History, We Don’t Need No Steenkin’ History
The BBC reports on a study by a British think tank: Report warns against Iran attack
The Oxford Research Group report is written by nuclear scientist and arms expert Frank Barnaby.
“If Iran is moving towards a nuclear weapons capacity it is doing so relatively slowly, most estimates put it at least five years away,” he says.
Mr Barnaby adds that an attack on Iranian nuclear facilities “would almost certainly lead to a fast-track programme to develop a small number of nuclear devices as quickly as possible”.
He says it “would be a bit like deciding to build a car from spare parts instead of building the entire car factory”.
The BBC then commits an act of blatant journalism, by assigning Gordon Corera , a security correspondent, to look at the claims in Iran: Can a military strike work?
In June 1981, eight Israeli fighter jets took only 90 seconds to destroy Iraq’s Osirak reactor in an audacious bombing raid.

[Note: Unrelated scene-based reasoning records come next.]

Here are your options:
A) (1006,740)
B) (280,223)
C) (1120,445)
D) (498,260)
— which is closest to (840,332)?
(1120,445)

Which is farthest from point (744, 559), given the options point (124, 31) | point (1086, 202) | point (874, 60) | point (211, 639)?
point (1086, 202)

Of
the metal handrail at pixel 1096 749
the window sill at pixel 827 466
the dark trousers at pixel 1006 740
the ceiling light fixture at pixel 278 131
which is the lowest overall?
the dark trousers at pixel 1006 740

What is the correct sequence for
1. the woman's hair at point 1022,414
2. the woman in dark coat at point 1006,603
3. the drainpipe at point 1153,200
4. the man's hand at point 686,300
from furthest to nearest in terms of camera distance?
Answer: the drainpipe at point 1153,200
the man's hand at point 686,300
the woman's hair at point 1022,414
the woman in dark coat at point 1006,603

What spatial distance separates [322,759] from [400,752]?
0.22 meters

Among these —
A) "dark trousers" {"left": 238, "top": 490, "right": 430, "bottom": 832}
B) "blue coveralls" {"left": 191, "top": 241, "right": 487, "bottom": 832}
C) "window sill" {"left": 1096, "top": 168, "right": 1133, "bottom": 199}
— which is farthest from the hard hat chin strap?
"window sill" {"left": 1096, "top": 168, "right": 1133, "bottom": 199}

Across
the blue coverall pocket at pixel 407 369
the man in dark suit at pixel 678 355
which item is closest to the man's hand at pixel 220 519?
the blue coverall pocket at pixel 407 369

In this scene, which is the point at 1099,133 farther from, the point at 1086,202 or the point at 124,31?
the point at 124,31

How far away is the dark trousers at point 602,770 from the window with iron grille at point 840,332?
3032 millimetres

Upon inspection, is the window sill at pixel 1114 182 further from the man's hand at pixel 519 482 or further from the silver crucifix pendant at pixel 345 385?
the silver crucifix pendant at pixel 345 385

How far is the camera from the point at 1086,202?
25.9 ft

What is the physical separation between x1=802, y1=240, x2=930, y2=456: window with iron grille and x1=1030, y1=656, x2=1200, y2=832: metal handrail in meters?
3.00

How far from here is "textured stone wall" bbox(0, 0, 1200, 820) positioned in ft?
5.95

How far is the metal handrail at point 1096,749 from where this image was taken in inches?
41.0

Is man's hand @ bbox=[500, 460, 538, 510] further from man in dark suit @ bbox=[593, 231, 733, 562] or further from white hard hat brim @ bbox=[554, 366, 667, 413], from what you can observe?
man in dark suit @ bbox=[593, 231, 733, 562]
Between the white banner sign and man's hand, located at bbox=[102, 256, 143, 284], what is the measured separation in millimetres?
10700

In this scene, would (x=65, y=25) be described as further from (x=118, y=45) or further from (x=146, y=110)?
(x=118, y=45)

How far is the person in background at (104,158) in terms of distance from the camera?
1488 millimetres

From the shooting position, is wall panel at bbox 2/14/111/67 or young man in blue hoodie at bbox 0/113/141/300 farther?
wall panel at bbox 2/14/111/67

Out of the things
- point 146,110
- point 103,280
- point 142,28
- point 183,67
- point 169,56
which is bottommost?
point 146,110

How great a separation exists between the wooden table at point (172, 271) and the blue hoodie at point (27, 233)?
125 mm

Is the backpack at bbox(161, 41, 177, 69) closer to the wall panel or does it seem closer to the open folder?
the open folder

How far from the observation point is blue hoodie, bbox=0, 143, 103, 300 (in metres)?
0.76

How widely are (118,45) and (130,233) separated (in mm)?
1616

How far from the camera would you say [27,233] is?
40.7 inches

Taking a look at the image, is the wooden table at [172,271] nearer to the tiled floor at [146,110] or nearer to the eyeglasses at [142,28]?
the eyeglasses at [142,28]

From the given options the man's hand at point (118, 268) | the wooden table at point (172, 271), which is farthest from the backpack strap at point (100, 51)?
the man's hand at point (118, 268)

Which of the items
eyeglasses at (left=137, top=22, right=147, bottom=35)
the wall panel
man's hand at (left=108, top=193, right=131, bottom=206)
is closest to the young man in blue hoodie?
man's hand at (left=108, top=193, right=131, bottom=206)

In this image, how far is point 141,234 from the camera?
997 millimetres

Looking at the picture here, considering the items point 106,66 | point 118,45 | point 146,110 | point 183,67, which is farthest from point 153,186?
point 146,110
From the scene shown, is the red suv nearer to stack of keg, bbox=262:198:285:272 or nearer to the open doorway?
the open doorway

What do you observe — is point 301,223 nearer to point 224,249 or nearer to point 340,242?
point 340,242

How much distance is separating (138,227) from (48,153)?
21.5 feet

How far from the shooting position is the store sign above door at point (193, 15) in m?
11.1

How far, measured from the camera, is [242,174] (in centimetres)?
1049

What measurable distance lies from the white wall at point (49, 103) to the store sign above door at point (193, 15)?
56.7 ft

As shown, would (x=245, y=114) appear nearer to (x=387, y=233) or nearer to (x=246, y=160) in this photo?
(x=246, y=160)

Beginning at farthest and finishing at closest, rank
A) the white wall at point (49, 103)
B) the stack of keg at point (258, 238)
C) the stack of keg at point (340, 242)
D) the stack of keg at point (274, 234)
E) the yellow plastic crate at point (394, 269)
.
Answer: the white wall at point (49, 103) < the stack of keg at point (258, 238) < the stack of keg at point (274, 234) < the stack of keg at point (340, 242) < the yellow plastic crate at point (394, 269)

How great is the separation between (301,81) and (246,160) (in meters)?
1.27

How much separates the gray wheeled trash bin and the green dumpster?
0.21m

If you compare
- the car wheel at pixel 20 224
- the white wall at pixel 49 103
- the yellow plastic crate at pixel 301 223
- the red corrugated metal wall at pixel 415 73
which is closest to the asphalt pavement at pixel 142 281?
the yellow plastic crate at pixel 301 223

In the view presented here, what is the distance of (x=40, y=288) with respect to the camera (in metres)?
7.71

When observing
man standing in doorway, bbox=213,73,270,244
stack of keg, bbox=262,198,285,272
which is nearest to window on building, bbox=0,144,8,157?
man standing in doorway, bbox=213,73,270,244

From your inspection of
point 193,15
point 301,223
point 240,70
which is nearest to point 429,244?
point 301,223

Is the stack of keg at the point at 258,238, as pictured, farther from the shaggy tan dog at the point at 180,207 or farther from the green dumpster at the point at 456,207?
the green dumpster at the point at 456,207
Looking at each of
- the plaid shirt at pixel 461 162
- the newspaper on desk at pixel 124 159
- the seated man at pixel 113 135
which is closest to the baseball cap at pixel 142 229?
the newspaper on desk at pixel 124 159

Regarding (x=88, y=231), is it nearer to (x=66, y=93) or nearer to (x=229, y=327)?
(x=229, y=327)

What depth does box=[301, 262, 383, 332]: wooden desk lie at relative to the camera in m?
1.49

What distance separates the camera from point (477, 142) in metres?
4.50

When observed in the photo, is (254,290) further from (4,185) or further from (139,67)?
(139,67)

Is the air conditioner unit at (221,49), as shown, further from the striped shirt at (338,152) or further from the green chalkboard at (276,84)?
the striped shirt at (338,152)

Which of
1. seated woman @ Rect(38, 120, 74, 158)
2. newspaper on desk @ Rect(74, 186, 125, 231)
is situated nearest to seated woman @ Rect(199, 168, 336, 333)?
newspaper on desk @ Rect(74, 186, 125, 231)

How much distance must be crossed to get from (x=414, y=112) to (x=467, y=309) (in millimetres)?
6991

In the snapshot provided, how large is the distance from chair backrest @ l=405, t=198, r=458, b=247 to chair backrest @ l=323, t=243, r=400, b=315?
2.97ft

It is sometimes cited as a precedent for a US or Israeli (or joint) attack on Iran, but is it really a useful parallel?
[snip]
But did the Osirak raid stop – or even significantly slow down – the Iraqi nuclear programme?The evidence is not conclusive. In terms of intent, the raid did not stop Saddam Hussein, it only forced him to change tactics for achieving his goal of a nuclear bomb and also intensify his work.
So, we only really have this attack on Saddam to look at, but the 1981 attack didn’t stop nuclear development, and Saddam had all of his “eggs in one basket”, a single, unhardened project.
The Iranians are well aware of what happened to Iraq’s reactor and have dispersed their program, putting much of it in underground bunkers. Part of the problem the IAEA inspectors have in assessing the Iran program is that there is no way of knowing if they have seen all of it. Given what happened in Iraq, it is unlikely that Iraq would be totally forthcoming.
Essentially, if the US or Israel attacks Iran, we will be stuck with $100 to $300 per barrel oil, economic collapse, and very possibly Iran joining the “nuclear club” in half the time of the current program, if such a program exists.
For those who just woke up: Saddam was unable to prove that he didn’t have WMDs and was attacked. We now know he didn’t. How does Iran prove it doesn’t have a nuclear weapons program? How would you prove you don’t have a unicorn?